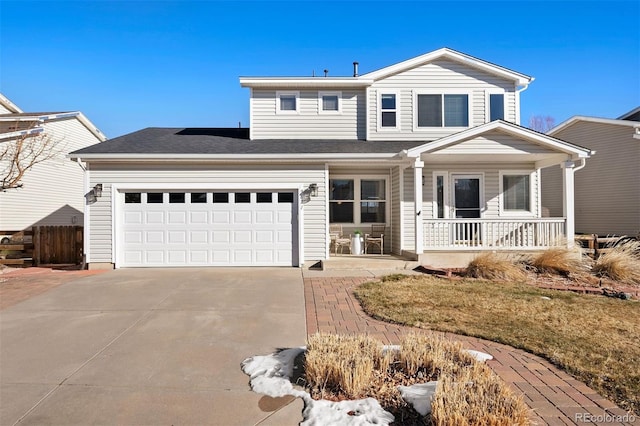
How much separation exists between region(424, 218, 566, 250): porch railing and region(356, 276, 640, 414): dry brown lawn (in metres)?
2.60

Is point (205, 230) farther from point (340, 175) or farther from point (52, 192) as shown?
point (52, 192)

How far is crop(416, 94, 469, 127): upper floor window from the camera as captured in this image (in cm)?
1259

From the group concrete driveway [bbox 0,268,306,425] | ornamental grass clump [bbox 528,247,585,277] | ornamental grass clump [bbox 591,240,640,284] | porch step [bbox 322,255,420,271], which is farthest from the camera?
porch step [bbox 322,255,420,271]

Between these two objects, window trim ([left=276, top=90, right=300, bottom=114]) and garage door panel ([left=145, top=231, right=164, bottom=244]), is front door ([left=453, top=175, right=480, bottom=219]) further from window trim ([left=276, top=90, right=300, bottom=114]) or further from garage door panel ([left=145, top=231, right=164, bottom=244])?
garage door panel ([left=145, top=231, right=164, bottom=244])

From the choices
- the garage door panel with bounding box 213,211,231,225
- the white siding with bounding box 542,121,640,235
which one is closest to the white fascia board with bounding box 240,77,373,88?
the garage door panel with bounding box 213,211,231,225

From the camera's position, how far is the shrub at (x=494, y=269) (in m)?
8.84

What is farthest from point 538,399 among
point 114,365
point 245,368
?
point 114,365

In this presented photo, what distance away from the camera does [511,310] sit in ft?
19.7

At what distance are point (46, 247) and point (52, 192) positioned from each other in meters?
5.95

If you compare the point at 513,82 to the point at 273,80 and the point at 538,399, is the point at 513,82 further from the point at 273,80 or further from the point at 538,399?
the point at 538,399

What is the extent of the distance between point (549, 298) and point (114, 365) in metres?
7.19

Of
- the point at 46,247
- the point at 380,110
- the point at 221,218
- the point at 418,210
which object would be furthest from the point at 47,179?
the point at 418,210

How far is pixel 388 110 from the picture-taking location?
12.6m

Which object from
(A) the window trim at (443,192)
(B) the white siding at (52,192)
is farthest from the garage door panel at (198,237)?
(B) the white siding at (52,192)
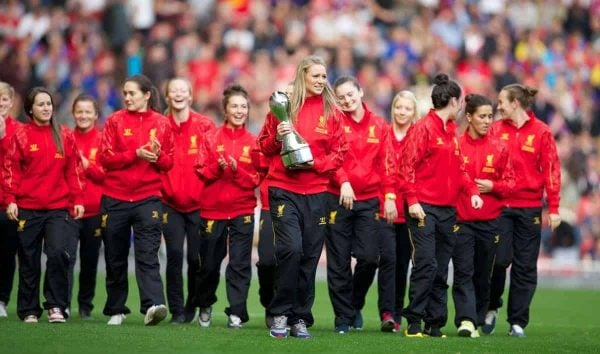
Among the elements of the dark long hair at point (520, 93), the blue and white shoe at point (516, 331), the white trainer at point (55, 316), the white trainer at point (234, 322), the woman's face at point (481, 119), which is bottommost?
the blue and white shoe at point (516, 331)

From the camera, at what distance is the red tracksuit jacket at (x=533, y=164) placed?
16.6 meters

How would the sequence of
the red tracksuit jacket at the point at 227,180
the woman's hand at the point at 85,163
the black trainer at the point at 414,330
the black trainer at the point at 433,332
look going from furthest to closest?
the woman's hand at the point at 85,163 < the red tracksuit jacket at the point at 227,180 < the black trainer at the point at 433,332 < the black trainer at the point at 414,330

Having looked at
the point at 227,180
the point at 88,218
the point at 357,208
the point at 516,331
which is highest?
the point at 227,180

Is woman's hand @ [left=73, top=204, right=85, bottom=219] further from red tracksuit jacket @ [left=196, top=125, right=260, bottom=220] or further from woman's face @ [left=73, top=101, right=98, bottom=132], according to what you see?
woman's face @ [left=73, top=101, right=98, bottom=132]

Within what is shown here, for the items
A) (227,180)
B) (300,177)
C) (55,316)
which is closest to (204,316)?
(227,180)

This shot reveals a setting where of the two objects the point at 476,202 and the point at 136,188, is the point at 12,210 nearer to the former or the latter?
the point at 136,188

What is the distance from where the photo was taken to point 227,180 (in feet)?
55.0

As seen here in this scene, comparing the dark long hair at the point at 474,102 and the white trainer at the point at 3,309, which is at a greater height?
the dark long hair at the point at 474,102

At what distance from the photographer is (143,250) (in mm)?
15984

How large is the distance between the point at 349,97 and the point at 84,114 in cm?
324

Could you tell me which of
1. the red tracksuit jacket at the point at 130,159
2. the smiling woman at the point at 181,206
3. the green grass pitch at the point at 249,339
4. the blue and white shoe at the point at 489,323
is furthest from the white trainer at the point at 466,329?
the red tracksuit jacket at the point at 130,159

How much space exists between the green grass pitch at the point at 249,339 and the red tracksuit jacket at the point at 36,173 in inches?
49.8

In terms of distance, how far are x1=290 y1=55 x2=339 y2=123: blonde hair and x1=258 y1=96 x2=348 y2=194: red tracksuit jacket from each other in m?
0.04

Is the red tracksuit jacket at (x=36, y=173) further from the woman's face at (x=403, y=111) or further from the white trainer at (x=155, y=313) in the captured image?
the woman's face at (x=403, y=111)
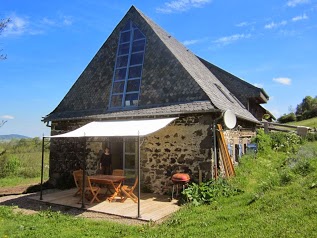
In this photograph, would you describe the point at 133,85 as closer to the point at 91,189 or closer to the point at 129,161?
the point at 129,161

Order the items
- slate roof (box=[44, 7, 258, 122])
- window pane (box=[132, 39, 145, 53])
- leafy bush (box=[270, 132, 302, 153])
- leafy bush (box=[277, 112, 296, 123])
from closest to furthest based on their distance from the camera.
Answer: slate roof (box=[44, 7, 258, 122]) < window pane (box=[132, 39, 145, 53]) < leafy bush (box=[270, 132, 302, 153]) < leafy bush (box=[277, 112, 296, 123])

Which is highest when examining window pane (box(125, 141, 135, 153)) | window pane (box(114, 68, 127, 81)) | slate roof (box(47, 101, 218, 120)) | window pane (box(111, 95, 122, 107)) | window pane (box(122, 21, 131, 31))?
window pane (box(122, 21, 131, 31))

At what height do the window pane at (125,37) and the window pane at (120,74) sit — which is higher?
the window pane at (125,37)

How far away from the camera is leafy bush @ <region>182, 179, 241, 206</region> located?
8.36 meters

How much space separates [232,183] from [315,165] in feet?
8.96

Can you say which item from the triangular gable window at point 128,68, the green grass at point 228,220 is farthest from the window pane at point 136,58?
the green grass at point 228,220

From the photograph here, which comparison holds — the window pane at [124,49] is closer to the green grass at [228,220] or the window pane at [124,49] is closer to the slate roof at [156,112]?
the slate roof at [156,112]


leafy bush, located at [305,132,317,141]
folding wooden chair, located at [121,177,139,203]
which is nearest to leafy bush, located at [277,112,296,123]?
leafy bush, located at [305,132,317,141]

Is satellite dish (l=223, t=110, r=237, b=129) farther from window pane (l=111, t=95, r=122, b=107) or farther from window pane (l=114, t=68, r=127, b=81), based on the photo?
§
**Do this:** Reproduce every item above verbatim, leaving out the pictures.

**Correct answer:**
How much separation exists between region(424, 218, 566, 250): porch railing and region(356, 276, 640, 414): dry brown lawn (in metres)?
2.60

Is point (205, 230) farther from point (340, 175) or farther from point (52, 192) as shown?
point (52, 192)

How far is crop(416, 94, 469, 127): upper floor window from the camera as captured in this image (in cm)?
1259

From the group concrete driveway [bbox 0,268,306,425] | ornamental grass clump [bbox 528,247,585,277] | ornamental grass clump [bbox 591,240,640,284] | porch step [bbox 322,255,420,271], which is farthest from the camera?
porch step [bbox 322,255,420,271]

Between these two objects, window trim ([left=276, top=90, right=300, bottom=114]) and garage door panel ([left=145, top=231, right=164, bottom=244]), is front door ([left=453, top=175, right=480, bottom=219]) further from window trim ([left=276, top=90, right=300, bottom=114]) or further from garage door panel ([left=145, top=231, right=164, bottom=244])?
garage door panel ([left=145, top=231, right=164, bottom=244])

From the choices
- the garage door panel with bounding box 213,211,231,225
- the white siding with bounding box 542,121,640,235
which one is closest to the white fascia board with bounding box 240,77,373,88?
the garage door panel with bounding box 213,211,231,225

From the camera's position, how far is the shrub at (x=494, y=269) (in m)?
8.84

What is farthest from point 538,399 among
point 114,365
point 245,368
?
point 114,365

In this presented photo, what distance away from the camera does [511,310] sit in ft?
19.7

At what distance are point (46, 247) and point (52, 192) positioned from each other in meters?
5.95

If you compare the point at 513,82 to the point at 273,80 and the point at 538,399, is the point at 513,82 further from the point at 273,80 or further from the point at 538,399?
the point at 538,399

What is the extent of the distance between point (549, 298) and point (114, 365) in metres?
7.19

Of
- the point at 46,247
- the point at 380,110
- the point at 221,218
- the point at 418,210
which object would be furthest from the point at 47,179?
the point at 418,210

How far is pixel 388 110 from the picture-taking location?
12.6m

Which object from
(A) the window trim at (443,192)
(B) the white siding at (52,192)
is farthest from the garage door panel at (198,237)?
(B) the white siding at (52,192)
Among the elements of the dark long hair at point (520, 93), the blue and white shoe at point (516, 331), the white trainer at point (55, 316), the white trainer at point (234, 322), the woman's face at point (481, 119), which is bottommost?
the blue and white shoe at point (516, 331)

From the camera, at what distance is the red tracksuit jacket at (x=533, y=164) placed?
16.6 meters

How would the sequence of
the red tracksuit jacket at the point at 227,180
the woman's hand at the point at 85,163
the black trainer at the point at 414,330
the black trainer at the point at 433,332
look going from furthest to closest?
the woman's hand at the point at 85,163 < the red tracksuit jacket at the point at 227,180 < the black trainer at the point at 433,332 < the black trainer at the point at 414,330

Having looked at
the point at 227,180
the point at 88,218
the point at 357,208
the point at 516,331
which is highest?
the point at 227,180

Is woman's hand @ [left=73, top=204, right=85, bottom=219] further from red tracksuit jacket @ [left=196, top=125, right=260, bottom=220] or further from woman's face @ [left=73, top=101, right=98, bottom=132], according to what you see?
woman's face @ [left=73, top=101, right=98, bottom=132]

Within what is shown here, for the items
A) (227,180)
B) (300,177)
C) (55,316)
which is closest to (204,316)?
(227,180)

This shot reveals a setting where of the two objects the point at 476,202 and the point at 136,188, is the point at 12,210 nearer to the former or the latter?
the point at 136,188

What is the distance from where the photo was taken to point 227,180 (in feet)?
55.0

As seen here in this scene, comparing the dark long hair at the point at 474,102 and the white trainer at the point at 3,309, which is at a greater height?
the dark long hair at the point at 474,102

At what distance from the photographer is (143,250) (in mm)?
15984

How large is the distance between the point at 349,97 and the point at 84,114 in cm?
324

Could you tell me which of
1. the red tracksuit jacket at the point at 130,159
2. the smiling woman at the point at 181,206
3. the green grass pitch at the point at 249,339
4. the blue and white shoe at the point at 489,323
is furthest from the white trainer at the point at 466,329?
the red tracksuit jacket at the point at 130,159

How much space exists between the green grass pitch at the point at 249,339 and the red tracksuit jacket at the point at 36,173 in inches?
49.8

In terms of distance, how far are x1=290 y1=55 x2=339 y2=123: blonde hair and x1=258 y1=96 x2=348 y2=194: red tracksuit jacket from each other in m?
0.04

Is the red tracksuit jacket at (x=36, y=173) further from the woman's face at (x=403, y=111) or further from the white trainer at (x=155, y=313) in the captured image?
the woman's face at (x=403, y=111)
In this photograph, would you describe the point at 133,85 as closer to the point at 91,189 or closer to the point at 129,161?
the point at 129,161

Order the items
- slate roof (box=[44, 7, 258, 122])
- window pane (box=[132, 39, 145, 53])
- leafy bush (box=[270, 132, 302, 153])
- leafy bush (box=[277, 112, 296, 123])
from closest to furthest based on their distance from the camera.
Answer: slate roof (box=[44, 7, 258, 122]) < window pane (box=[132, 39, 145, 53]) < leafy bush (box=[270, 132, 302, 153]) < leafy bush (box=[277, 112, 296, 123])

Which is highest when examining window pane (box(125, 141, 135, 153)) | window pane (box(114, 68, 127, 81)) | slate roof (box(47, 101, 218, 120)) | window pane (box(111, 95, 122, 107)) | window pane (box(122, 21, 131, 31))?
window pane (box(122, 21, 131, 31))

At what height do the window pane at (125,37) and the window pane at (120,74) sit — which is higher?
the window pane at (125,37)

How far away from the camera is leafy bush @ <region>182, 179, 241, 206</region> located?
8.36 meters

How much space separates [232,183] from [315,165] in feet?
8.96

Can you say which item from the triangular gable window at point 128,68, the green grass at point 228,220 is farthest from the window pane at point 136,58?
the green grass at point 228,220

From the photograph here, which comparison holds — the window pane at [124,49] is closer to the green grass at [228,220] or the window pane at [124,49] is closer to the slate roof at [156,112]?
the slate roof at [156,112]


leafy bush, located at [305,132,317,141]
folding wooden chair, located at [121,177,139,203]
which is nearest to leafy bush, located at [277,112,296,123]?
leafy bush, located at [305,132,317,141]

Is satellite dish (l=223, t=110, r=237, b=129) farther from window pane (l=111, t=95, r=122, b=107) or farther from window pane (l=114, t=68, r=127, b=81), based on the photo?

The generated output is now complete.